Every time I thought of a year away from home, I kept getting tripped up by the whole suitcase thing. How much of my stuff would I be able to bring with me? How could I live without all the things I need? The items I use everyday, which I would miss so much if I didn’t have them? How do people do this?
Obviously, I dove into research mode. In truth, most people who travel long-term are young. Like in their twenties, with a rucksack, living in hostels. Living on the cheap and loving every minute of it. Or so the videos on YouTube would have you believe. But, social media can be very deceiving. This I know to be true.
However, I remember what it was like to be that age. I didn’t own very much that I cared so much about. I was poor, having just moved out of my parents house. Most of what I owned was a cast off from somewhere else. New to me, but far from new, and sometimes not even very nice. The only consolation was, it was all mine. Even then, I couldn’t imagine giving it all up for an extended period of time. I was quite attached to it all.
Fast forward, all those years, cycle through all the stuff I had accumulated, the memories attached to everything, it was all very heavy. I could live a whole day, sometimes even a week by looking through, sorting and cleaning all those possessions. I hate to admit this, somehow. I had raised the level of importance of my things to such a height as I couldn’t bear to live without them.
Once I realized that, and got over the shock of it, it was just a matter of getting real, once again. I pretended I was a young person. Taking stock of everything and pairing it all way back. It was not easy, but it was worth it. I’ve written about my process, at length.
- Could you love travel with only hand luggage?
- What can we reasonably take care of?
- One foot out the door
But, when everything was said and done and I arrived at my sister’s house, 9 weeks ago I faltered. She could not believe that I was going to live for a year, with only the one suitcase. I had got pretty used to the idea and thought I had shared plenty of my thoughts on the subject, but other people don’t live in my head. Even so, it didn’t matter so much how shocking it looked, for I was the one who would have to carry it all around, everywhere we went. (Not every place would have a lift!)
We had some time in Alberta, staying with family to make a final round of decisions. I left a stuffed duffel bag at my parents house with various things which didn’t make the final cut. And now, we are setting aside another box worth of stuff we will send home, before we leave Barcelona.
Some things that came over here to Europe, seemingly so important, are just not going to be needed for this kind of life we are leading. There are even some clothes, I have not worn yet. The rule of one to wear, one to wash and one to spare is really all a person needs of the day-to-day items. Except for maybe underwear and socks. The rest of it is continually getting washed. And, I wear clothes for so many more days than I did back home. No, I have not lowered my standards and run around being smelly with body odour. Generally, the quick-dry, synthetic pieces I bought most recently, don’t hold on to anything. They wash well and are almost dry with the spin cycle. They can be put on the line and don’t absorb the community cooking smells from our neighbours. My little cotton dresses, on the other hand, really need a dryer. I was shocked to put one on the other day and recoil at what it smelled like. I will need to replace those with synthetic pieces, once we get down to SE Asia.

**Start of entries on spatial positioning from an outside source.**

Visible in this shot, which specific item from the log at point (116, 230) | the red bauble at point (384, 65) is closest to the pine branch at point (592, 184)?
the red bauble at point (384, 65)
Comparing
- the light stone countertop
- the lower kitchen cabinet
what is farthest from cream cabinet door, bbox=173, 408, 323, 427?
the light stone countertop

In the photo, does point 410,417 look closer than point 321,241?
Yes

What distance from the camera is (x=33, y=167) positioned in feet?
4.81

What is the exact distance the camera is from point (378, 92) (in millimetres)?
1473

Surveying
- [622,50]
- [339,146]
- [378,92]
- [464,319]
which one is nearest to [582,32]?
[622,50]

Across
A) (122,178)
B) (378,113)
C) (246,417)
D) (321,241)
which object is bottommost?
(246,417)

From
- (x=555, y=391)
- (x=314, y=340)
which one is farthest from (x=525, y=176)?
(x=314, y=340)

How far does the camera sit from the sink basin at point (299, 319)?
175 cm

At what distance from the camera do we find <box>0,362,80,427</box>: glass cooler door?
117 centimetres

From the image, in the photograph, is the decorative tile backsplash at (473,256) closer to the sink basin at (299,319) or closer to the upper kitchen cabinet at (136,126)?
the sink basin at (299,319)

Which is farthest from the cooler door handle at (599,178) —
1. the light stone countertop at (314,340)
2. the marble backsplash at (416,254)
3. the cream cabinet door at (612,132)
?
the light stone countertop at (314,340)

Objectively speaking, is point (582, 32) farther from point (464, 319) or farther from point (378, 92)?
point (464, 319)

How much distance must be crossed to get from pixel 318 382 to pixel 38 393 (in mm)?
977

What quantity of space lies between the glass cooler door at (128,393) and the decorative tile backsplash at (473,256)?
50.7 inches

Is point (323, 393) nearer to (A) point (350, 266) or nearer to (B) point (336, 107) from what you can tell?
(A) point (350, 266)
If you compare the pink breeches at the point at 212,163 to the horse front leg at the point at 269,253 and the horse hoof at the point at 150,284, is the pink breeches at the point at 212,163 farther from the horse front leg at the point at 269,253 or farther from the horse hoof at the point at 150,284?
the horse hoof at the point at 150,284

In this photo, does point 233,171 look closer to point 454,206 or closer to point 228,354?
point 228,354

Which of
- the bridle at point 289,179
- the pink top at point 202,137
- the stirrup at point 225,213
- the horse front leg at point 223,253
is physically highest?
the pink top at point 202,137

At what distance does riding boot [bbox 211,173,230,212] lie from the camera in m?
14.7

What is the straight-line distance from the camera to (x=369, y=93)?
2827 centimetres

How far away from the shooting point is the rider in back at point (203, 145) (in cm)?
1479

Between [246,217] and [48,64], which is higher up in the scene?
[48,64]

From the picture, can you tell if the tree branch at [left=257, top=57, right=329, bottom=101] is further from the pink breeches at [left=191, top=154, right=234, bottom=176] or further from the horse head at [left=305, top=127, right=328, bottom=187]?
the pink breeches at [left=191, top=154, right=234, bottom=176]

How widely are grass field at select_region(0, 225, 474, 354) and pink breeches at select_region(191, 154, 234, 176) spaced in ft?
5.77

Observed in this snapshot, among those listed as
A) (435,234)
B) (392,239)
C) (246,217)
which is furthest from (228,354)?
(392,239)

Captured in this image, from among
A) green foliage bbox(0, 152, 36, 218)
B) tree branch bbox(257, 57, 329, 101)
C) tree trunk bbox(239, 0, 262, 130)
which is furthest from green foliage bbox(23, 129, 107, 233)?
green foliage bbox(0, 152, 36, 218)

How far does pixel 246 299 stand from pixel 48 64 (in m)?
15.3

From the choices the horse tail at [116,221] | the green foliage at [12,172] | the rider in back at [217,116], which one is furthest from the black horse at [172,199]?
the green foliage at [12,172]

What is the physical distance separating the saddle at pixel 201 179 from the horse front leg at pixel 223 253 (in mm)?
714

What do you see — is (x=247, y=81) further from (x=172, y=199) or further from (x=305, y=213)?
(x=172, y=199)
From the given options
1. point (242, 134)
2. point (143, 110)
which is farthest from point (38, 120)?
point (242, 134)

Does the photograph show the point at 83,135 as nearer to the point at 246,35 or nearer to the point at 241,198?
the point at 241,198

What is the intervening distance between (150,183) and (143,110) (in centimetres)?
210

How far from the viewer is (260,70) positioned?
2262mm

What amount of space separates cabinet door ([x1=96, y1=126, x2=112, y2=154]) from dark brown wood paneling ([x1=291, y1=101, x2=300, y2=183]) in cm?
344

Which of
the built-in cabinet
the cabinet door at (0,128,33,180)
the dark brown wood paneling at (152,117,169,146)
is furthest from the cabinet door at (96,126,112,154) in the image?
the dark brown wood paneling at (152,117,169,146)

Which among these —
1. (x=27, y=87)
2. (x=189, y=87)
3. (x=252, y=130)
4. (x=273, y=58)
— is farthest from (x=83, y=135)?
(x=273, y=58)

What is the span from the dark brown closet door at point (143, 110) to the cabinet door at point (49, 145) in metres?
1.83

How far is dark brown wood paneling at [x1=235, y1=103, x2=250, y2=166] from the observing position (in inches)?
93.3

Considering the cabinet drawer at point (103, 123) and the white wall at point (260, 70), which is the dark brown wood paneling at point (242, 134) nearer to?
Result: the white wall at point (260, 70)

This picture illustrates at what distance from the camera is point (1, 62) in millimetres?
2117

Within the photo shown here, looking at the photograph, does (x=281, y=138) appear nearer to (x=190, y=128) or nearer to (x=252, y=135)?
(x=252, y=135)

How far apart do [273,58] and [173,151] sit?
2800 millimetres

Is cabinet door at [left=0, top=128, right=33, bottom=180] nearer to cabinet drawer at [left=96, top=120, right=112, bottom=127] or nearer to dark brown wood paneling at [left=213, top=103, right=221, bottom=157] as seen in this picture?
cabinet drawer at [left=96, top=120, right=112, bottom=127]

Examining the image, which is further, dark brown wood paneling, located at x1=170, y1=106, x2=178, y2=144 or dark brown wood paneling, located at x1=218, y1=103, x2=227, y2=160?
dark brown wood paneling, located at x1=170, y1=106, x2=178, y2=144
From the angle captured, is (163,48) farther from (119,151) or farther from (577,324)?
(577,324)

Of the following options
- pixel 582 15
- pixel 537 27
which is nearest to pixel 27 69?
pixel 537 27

All in all, it is far easier to live with less than I ever imagined. We seem to be continually doing laundry, but we are also continually shopping for groceries. And it is more manual labour for both enterprises, than I am used to. I suspect that, what seems like such a big adjustment is more, moving house from Canada to Europe, along with living in an urban centre. We lived far out in the suburbs back home, driving to get everything done in our lives. Here we walk, or take the excellent public transit options along with more walking.
As I think about our transit to the next stop, it is really comforting to only have one suitcase each, to be responsible for. Even then, I wonder how much lighter I can make it before we head off to the next destination!